Cothias et Juillard: Plume aux vents

Cothias et Juillard avaient su tenir en haleine avec „Les 7 vies de l’épervier“. Dommage que cet élan perd son souffle dans la suite de cette oeuvre.

Cothias / Juillard: „Plume aux vents“, Tome 3 : Beau-Ténébreux (Editions Glénat, 48 p., 490 LUF)

L’épervier perd ses plumes

II y avait une fois deux artistes géniaux, le scénariste Patrick Cothias et l’illustrateur André Juillard, qui se mirent ensemble afin de créer une des plus merveilleuses épopées de la bande dessinée francophone, à savoir „Les 7 vies de l’épervier“. Cothias et Juillard racontaient l’histoire du mystérieux Masquerouge, une sorte de Robin des Bois du début du 17e siècle, à l’époque d’Henri IV et de son fils Louis XIII.

En Auvergne, Masquerouge, toujours accompagné d’un épervier dont il tire ses forces, combat les propriétaires et les nobles qui exploitent les petits gens. Souvent déclaré mort, il semble capable de ressusciter à volonté, et on le suspecte d’avoir conclu un pacte avec le diable. Le destin de Masquerouge est étroitement lié à celui de la famille de Troïl et c’est la jeune baronne Ariane de Troïl qui continue de porter le flambeau du justicier qu’elle admirait tant pendant son enfance.
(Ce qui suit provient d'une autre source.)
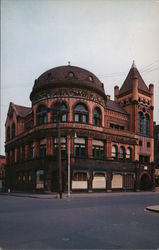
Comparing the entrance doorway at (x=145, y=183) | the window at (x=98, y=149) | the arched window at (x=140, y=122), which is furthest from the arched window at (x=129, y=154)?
the window at (x=98, y=149)

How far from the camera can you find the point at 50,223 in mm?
10180

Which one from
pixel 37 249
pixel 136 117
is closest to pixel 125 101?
pixel 136 117

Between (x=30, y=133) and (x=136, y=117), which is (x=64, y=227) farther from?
(x=136, y=117)

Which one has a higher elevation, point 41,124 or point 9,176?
point 41,124

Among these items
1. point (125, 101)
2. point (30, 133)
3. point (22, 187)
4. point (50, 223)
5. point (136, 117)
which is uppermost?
point (125, 101)

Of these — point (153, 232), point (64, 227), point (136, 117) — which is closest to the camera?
point (153, 232)

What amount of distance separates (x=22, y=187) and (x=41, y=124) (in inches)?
496

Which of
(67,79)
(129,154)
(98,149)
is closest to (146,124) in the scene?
(129,154)

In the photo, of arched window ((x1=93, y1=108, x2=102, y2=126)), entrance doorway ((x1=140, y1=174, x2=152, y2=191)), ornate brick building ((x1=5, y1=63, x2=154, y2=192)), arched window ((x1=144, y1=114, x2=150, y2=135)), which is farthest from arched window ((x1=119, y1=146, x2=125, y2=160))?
arched window ((x1=144, y1=114, x2=150, y2=135))

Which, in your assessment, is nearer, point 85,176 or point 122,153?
point 85,176

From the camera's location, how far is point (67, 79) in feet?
122

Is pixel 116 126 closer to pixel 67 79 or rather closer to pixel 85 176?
pixel 85 176

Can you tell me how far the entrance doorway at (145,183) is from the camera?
153 ft

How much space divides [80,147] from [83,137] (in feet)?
4.93
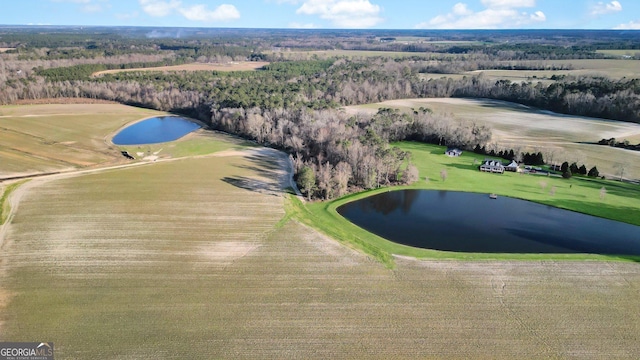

Surprise: l’héroïne n’est pas morte

Depuis 1995, avec „La folle et l’assassin“, le premier tome de la nouvelle série „Plume aux vents“ (Glénat), Cothias et Juillard envoient Ariane à la recherche de son père dans les colonies. Nous la retrouvons en 1626 au Québec de Champlain, accompagnée de Taillefer, un tueur à gages qui tente de confronter une dernière fois le „Chevalier Condor“ dans un duel.

Le sort des suites

Le troisième tome de „Plume aux vents“, „Beau-Ténébreux“, vient de paraître. En parfaite „superfemme“ et protoféministe, à la fois sexy, intelligente, courageuse et munie d’idées très avancées pour le 17e siècle, Ariane apprend les langues des Indiens et comprend et adopte leurs moeurs tout en gardant son intégrité face au machisme et à la cruauté. En tant qu’Indienne honoraire, elle devient d’abord „Lionne des montagnes“, puis „Pluie aux vents“. Elle est convoitée par certains guerriers, prise comme esclave par d’autres, tantôt protégée, tantôt recherchée par plus ou moins le Canada entier.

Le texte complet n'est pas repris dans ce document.